/big_data_final_project_2023

This final project is for Big Data Analytics"Advanced Analytics in Business [D0S07a]" and "Big Data Platforms & Technologies [D0S06a] in KU Leuven

Primary LanguageJupyter Notebook

Final Project for Big Data Analytics"Advanced Analytics in Business [D0S07a]" and "Big Data Platforms & Technologies [D0S06a]"

group 3 by Jierong Wen - r0912240 Shivam Verma - r0959919 Riya Goyal - r0959390 Marco Chi Chung Fong - r0865521 Ye Liu - r0918311

Assigment 1: Predictive Modeling on Tabular Data

In this assignment, the predictive model is built to predict the price of an Airbnb by training the model on the data set of around 9k Airbnb apartments in Belgium. Our main goal is to construct a prediction model with the least RMSE(Root mean square error) in predicting the Airbnb price. We will create the model with three algorithms: Random Forests, XGBoost and a Neural Network. Then select the model with the least RMSE score. The coding part of the assignment is coded on Jupyter using Python.

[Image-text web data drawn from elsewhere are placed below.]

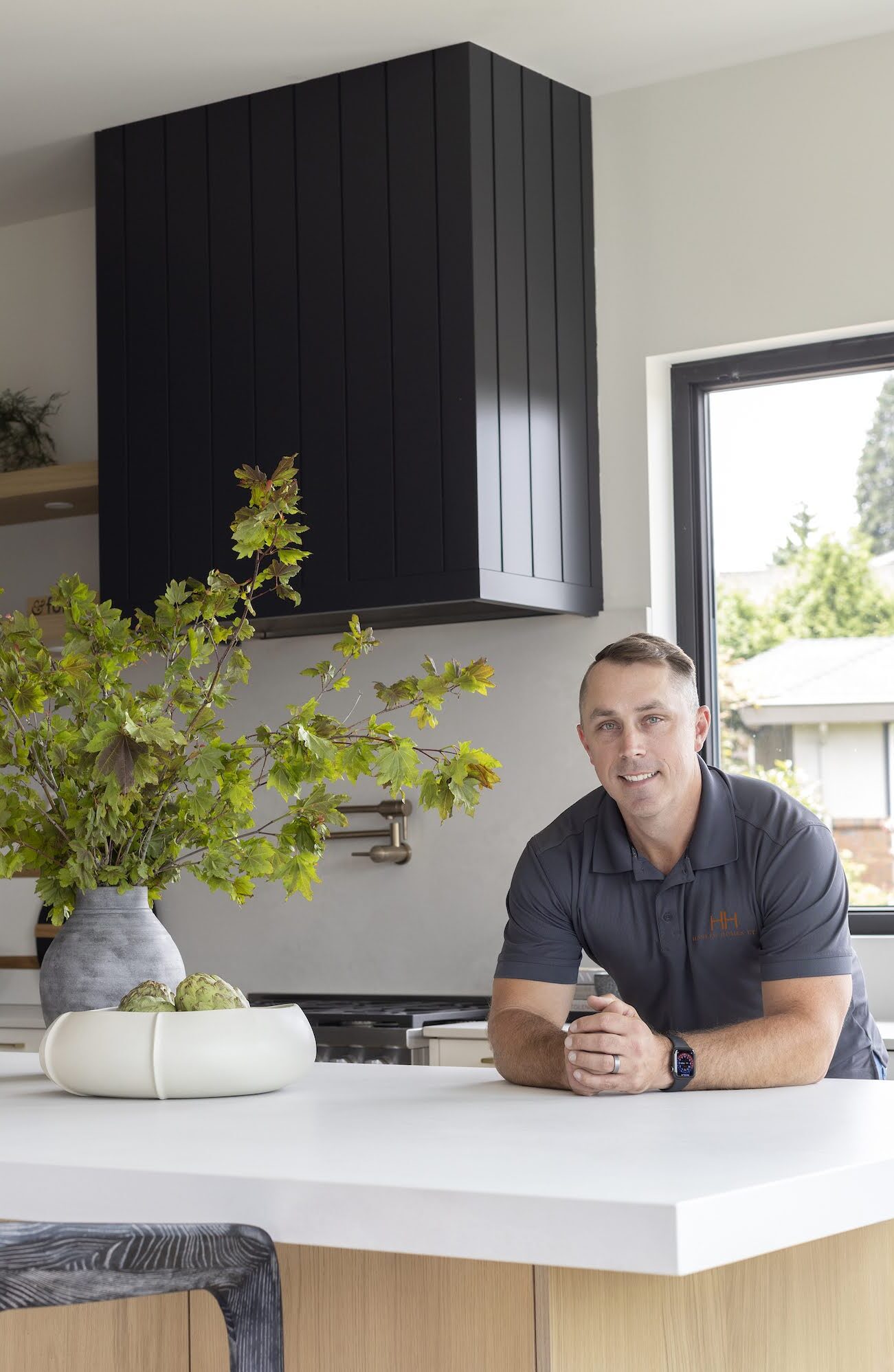 Greg Hasler Smiling at Braeside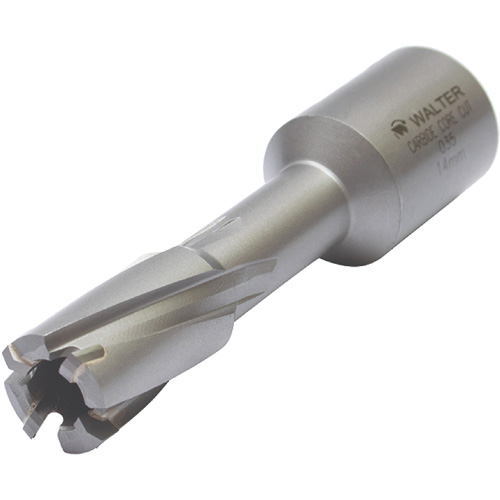 Core Cut Annular Cutter with Weldon Shank, 12 mm Diameter, Carbide, 30 mm Depth of Cut, 3/4" Shank Stor-it Systems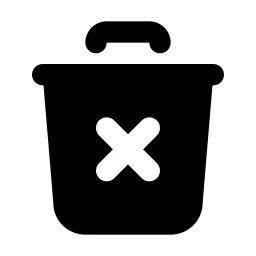 Trash X Icon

Assignment 2: Deep Learning on Images

In the second assignment, deep learning on image classification via a pre-trained Convolutional Neural Network is explored on a dataset containing nearly 117K images from restaurants from the Michelin Guide. Our main goal is to construct a CNN prediction model to classify whether one image shows food or the restaurant’s interior. The project is developed via Pytorch which is a well-known deep learning framework in Python due to its superior flexibility and accessibility, and all the codes of this project are public on Github.

Assignment 3: Predicting on Streamed Textual Data

This part of the assignment aims at constructing a predictive model using Spark (Structured) Streaming and textual data. The dataset is based on Steam which the model will predict the score (upvote or downvote) based on the game reviews of the newly released game by the user.

Assignment 4: Graph Analytics

In the fourth assignment, we conducted network analysis on a graphical dataset scrapped from Twitch, a popular live streaming service platform majorly focusing on video game live streaming. The main objective of this assignment is to investigate the underlying community structure-property of streamers on Twitch via community detection algorithm. More specifi- cally, we aim to perform a community mining analysis on both regular streamers and blocked streamers based on games and tags associated with them, to analyze whether blocked streamers present any noticeable patterns in terms of games and tags they used. Furthermore, we could also identify some potential factors that contribute streamers to be blocked by Twitch from the above graphic analytics process.